Jake Blount’s latest record ‘Spider Tales’ explores the stories and often overlooked African-American influences woven through the Appalachian folk genre

Spider Tales

Jake Blount

  • Bluegrass
  • Appalachian
  • Folk

  1. Goodbye Honey You Call That Gone
  2. Roustabout
  3. Where Did You Sleep Last Night
  4. Old-Timey Grey Eagle
  5. Move, Daniel
  6. Blackbird Says to The Crow
  7. Brown Skin Baby
  8. English Chicken
  9. Rocky Road To Dublin
  10. The Angels Done Bowed Down
  11. Beyond This Wall
  12. Boll Weevil
  13. Done Gone
  14. Mad Mama’s Blues

Delving deep into the history of the Appalachian genre, Jake Blount's new record, 'Spider Tales' highlights the role of the enslaved African American community in the music and the inspiration of the legendary African trickster known as Anansi the Spider. The practice of telling spider tales in music and words, known as an act of rebellion and the music and stories in this collection, handed down through generations of African Americans ensure that those stories survive.
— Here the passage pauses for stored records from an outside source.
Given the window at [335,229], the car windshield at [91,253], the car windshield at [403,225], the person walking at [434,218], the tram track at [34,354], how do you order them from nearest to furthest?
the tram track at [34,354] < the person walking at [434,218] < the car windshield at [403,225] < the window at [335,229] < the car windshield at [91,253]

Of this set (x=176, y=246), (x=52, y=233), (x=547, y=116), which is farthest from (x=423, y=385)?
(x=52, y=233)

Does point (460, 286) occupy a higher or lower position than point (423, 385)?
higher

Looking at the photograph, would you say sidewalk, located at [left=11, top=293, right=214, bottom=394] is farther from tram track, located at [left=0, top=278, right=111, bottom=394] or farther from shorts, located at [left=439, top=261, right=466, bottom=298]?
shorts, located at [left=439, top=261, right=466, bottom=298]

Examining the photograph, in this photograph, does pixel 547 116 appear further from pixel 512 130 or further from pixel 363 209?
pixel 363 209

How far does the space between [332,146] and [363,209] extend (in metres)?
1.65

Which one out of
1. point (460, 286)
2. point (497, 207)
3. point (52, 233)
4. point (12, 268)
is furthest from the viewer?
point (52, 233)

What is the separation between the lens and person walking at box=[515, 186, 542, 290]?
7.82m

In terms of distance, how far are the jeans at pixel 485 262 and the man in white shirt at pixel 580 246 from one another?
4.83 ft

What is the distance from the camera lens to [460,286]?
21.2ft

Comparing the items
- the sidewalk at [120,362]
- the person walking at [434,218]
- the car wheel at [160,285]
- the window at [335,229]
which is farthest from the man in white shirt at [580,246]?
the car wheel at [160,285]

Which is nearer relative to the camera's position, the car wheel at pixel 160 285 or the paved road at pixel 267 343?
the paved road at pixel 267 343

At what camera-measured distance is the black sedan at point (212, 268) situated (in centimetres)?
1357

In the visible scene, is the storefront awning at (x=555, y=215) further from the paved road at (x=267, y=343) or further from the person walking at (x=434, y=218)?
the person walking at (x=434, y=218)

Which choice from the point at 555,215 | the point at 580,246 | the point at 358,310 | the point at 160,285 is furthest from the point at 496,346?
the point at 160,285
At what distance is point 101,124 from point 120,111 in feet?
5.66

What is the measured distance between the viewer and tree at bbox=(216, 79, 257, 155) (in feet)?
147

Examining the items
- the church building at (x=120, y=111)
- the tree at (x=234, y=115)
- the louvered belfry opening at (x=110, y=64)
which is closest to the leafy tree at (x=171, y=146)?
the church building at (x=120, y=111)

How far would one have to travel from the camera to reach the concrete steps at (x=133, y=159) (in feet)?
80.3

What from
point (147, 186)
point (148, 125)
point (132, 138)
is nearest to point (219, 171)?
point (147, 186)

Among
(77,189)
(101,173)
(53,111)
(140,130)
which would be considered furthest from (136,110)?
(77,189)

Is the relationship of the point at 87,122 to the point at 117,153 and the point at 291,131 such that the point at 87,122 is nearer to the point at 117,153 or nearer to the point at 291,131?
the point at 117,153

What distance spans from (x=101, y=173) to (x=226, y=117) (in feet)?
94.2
An accomplished banjo and fiddle player, Blount’s light earthy vocal is perfectly suited to the music and when joined by fiddle player Tatiana Hargreaves, the playing and vocal harmonies combine to realise the spirit of the music.

The songs are sometimes brutal; Josie Miles’ ‘Mad Mama’s Blues’ with its blood-soaked streets, Leadbelly’s ‘Where Did You Sleep Last Night’ with its thinly-veiled take on lynching. There’s an apocalyptic feel to ‘The Angels Done Bowed Down’, while the rawness of instrumental ‘Old Time-Grey Eagle’ is stark.

‘Move Daniel’ originally composed by the enslaved Gulliah-Geeche people out of desperation to guide one of their one (Daniel) to steal food from their master to prevent them from starving shows how the communities who composed these songs had to think and act covertly just to survive.

Addressing racism behind the common theft of songs and tunes, ‘Boll Weevil’ is credited to Tommy Jarrell who learned it from a black woman yet never gave her credit. Similarly, ‘Blackbird Says To The Crow’ by Cuje Bertram – a popular fiddler and music teacher – was never properly acknowledged because of the colour of his skin.

In curating this collection of music, Jake Blount clearly feels a love for and shows a deep academic understanding of it. Over all, ‘Spider Tales’ is an engrossing listen that takes a refreshing look at the history of the music, the often brutal stories behind it, and challenges the whitewashed stereotype associated with its origins.